● Have a good time with you

 心地よいせせらぎ。
 鳥たちの歌声。
 ここは、恋人達が集うさえずりの泉。
 シリュウとソウジュも、この場所に来ていた。
 木漏れ日が暖かく、二人の下に降りていく。

「ん、このチョコ……リキュールが入ってるのか?」
 本当は内緒にするつもりだったのだが、どうやら、シリュウは気づいてくれたようだ。
「ええ、素敵なリキュールを見つけたんですの」
 ソウジュは嬉しそうに、そう微笑む。
「リキュール? 何ていうリキュールなんだ?」
 ぱくりとまた、新たなチョコを口に含んで、シリュウが尋ねる。
「イェーガーリキュールですわ」
 シリュウと同じ名を持つリキュール。
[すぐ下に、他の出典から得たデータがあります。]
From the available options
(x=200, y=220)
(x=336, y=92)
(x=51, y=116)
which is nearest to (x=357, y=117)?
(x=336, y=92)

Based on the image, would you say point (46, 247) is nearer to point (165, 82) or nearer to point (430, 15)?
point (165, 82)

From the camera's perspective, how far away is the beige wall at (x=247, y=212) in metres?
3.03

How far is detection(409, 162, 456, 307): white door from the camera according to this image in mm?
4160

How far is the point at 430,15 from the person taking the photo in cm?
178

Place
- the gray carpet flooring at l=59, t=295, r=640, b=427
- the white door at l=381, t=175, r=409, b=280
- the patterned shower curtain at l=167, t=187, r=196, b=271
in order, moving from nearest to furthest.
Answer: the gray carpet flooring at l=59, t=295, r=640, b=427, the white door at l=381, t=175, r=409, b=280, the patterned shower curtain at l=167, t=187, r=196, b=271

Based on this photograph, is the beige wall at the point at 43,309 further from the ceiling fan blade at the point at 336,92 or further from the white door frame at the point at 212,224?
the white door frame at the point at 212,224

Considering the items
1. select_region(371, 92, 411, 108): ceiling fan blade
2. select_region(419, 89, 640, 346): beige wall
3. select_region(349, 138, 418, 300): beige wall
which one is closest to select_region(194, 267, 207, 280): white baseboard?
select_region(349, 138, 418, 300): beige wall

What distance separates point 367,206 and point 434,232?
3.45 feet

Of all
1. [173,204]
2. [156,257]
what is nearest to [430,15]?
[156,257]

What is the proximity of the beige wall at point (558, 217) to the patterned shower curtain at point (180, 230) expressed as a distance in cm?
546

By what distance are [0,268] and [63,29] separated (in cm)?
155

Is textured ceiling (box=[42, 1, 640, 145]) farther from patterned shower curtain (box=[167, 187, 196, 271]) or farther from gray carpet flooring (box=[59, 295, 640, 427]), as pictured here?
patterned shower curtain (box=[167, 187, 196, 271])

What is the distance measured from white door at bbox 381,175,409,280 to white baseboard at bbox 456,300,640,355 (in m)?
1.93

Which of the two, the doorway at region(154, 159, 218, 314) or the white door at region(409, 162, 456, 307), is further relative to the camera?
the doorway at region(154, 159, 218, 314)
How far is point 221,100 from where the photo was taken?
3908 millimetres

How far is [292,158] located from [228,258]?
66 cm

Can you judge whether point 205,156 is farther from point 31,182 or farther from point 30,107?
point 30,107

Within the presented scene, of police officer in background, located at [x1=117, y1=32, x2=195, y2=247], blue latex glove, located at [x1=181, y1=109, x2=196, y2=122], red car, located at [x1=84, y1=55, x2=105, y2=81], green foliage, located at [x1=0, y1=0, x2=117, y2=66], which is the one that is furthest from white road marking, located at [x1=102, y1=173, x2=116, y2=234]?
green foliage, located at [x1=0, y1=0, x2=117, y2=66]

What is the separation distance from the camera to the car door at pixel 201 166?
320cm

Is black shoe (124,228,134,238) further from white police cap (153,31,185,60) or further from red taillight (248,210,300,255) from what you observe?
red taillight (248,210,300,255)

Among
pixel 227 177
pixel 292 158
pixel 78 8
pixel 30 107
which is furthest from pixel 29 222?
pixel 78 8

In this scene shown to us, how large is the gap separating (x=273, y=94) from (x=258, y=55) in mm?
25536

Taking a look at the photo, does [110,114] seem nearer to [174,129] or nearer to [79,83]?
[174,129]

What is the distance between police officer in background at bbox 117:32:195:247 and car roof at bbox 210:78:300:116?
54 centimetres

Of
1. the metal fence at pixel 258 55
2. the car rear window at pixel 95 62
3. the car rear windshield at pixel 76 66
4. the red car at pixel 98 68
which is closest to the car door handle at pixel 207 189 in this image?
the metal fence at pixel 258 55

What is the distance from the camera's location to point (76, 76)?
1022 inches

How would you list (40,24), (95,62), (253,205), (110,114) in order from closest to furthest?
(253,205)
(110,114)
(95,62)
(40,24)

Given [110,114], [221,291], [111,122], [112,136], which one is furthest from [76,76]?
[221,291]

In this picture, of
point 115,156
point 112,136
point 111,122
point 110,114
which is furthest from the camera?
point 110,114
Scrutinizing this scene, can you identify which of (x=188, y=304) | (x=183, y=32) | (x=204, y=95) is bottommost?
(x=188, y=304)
それをソウジュが見つけ、お菓子に入れたのだ。
 ずっと側に居たいという、ささやかな願いを込めて。
 それを聞いてシリュウは、思わず、食べていたチョコを喉に詰まらせた。

 甘い時間は、あっという間に過ぎていき。
 シリュウは、ソウジュの膝枕で横になっている。
 気持ちの良い木漏れ日と、ソウジュから貰ったお菓子で満たされたお腹。
 その二つが相まって、シリュウはうとうと、船を漕ぎ始める。
 ソウジュは静かに歌い始めた。
 眠そうな貴方の為に、優しい子守唄を響かせて。
「こんな風に過ごせるのは何時以来かな」
 シリュウはそう呟き、ゆっくりと夢の中へと身を委ねた。

 歌い終えた頃。
 シリュウはすっかり熟睡していた。
 柔らかな彼の髪をそっと撫でる。
「ただ二人でこうしていられる……それだけでいいの。他は何も望まない。今が幸せだから……」
 二人でのんびり過ごせる事に感謝しながら、囁くようにそう呟いた。
 きっと、寝ている彼の耳には届いていないだろうけど。
 ソウジュは微笑んで、ゆっくりと彼の寝顔を眺めているのであった。